In the fever which attacked the city any child was likely to be seized and dragged, with its nurse or parent, to the nearest police station, there to answer the suspicion of being Charlie Ross. Mothers with golden-haired boys of the approximate age of Charlie resorted to Christian Ross in an unending stream, demanding that he give them written attestation of the fact that their children were not his, and the poor beladen man actually wrote hundreds of such testimonials. The madness of the public went to the absurdest lengths. Children twice the age and size of the kidnapped boy were dragged before the officials by unbalanced busybodies. Little boys with black hair were apprehended by the score at the demand of citizens who pleaded that they might be the missing boy, with his blond curls dyed. Little girls were brought before the scornful police, and some of the self-appointed seekers for the missing boy had to be driven from the station houses with threats and blows.

Following the command of the child snatchers with literal fidelity, Mr. Ross had published in the Ledger the words I have quoted. The result was a third epistle from the robbers. It recognized his reply, but made no definite proposition and gave no further orders, save the command that he reply in the Ledger, stating whether or not he was ready to pay the twenty thousand dollars. On the other hand, the letter continued the ferocious threats of the earlier communication, laughed at the police efforts as “children’s play,” and asked whether “Ros” cared more for money or his son. In this letter was the same labored effort to appear densely unlettered. One new note was added. The writer asked whether Mr. Ross was “willen to pay the four thousand pounds for the ransom of yu child.” Either the writer was, or wanted to seem, a Briton, used to speaking of money in British terms. This pretension was continued in some of the later letters and led eventually to a search for the missing boy in England.

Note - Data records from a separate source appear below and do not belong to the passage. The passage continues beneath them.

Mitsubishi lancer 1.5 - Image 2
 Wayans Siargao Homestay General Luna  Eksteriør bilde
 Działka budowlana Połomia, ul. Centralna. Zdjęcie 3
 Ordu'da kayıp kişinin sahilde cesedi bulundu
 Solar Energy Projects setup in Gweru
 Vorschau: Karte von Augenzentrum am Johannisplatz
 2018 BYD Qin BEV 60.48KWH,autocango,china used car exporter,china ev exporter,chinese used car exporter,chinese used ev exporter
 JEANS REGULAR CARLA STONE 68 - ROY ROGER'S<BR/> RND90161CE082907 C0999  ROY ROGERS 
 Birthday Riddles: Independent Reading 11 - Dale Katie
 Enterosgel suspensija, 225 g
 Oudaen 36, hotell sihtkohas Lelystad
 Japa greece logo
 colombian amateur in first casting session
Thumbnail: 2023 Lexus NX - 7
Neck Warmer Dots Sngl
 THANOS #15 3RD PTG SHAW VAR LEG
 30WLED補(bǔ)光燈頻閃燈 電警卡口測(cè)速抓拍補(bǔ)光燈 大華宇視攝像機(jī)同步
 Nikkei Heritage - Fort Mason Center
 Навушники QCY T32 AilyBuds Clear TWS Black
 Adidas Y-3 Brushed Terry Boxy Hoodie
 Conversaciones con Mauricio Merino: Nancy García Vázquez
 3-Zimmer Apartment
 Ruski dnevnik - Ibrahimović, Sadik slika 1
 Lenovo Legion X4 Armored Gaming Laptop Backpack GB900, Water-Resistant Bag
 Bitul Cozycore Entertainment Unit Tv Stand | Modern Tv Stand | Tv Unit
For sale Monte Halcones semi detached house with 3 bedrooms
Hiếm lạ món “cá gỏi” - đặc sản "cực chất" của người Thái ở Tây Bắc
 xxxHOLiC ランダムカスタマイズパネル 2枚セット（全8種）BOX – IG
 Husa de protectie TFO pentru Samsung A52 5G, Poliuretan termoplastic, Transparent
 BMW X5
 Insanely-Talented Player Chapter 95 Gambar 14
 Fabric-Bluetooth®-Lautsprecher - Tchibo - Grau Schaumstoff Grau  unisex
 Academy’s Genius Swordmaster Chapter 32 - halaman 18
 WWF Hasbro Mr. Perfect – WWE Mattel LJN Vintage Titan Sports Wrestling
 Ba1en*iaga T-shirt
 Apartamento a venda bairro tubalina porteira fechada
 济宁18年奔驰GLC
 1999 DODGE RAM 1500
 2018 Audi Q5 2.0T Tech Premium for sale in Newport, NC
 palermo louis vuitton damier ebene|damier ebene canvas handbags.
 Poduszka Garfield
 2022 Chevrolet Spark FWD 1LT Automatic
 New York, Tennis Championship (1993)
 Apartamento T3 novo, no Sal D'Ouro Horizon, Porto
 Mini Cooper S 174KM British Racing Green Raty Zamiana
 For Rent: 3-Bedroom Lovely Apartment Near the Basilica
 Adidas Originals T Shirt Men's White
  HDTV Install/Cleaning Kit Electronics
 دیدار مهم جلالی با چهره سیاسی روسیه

In his extremity and natural inexperience, Mr. Ross relied absolutely on the police and put himself into their hands. He asked how he was to reply to the third letter and was told that he should pretend to acquiesce in the demand of the abductors, meantime actually holding them off and relying on the detectives to find the boy. But this subterfuge was quickly recognized by the abductors, with the result that a warning letter came to Mr. Ross at the end of a few days. He was told that he was pursuing the course of folly, that the detectives could not help him, and that he must choose at once between his money and the life of his child.

Ross was advised by some friends and neighbors to yield to the demands of the extortioners, and several men of means offered him loans or gifts of such funds as he was not able to raise himself. Accordingly he signified his intention of arriving at a bargain, and the mysterious John wrote him two or three well-veiled letters which were intended to test his good faith. At this point the father and the abductors seemed about to agree, when the officials again intervened and caused the grocer to change his mood. He declared in an advertisement that he would not compound a felony by paying money for the return of his child. But this stand had hardly been taken when Mrs. Ross’ pitiful anxiety caused another change of front.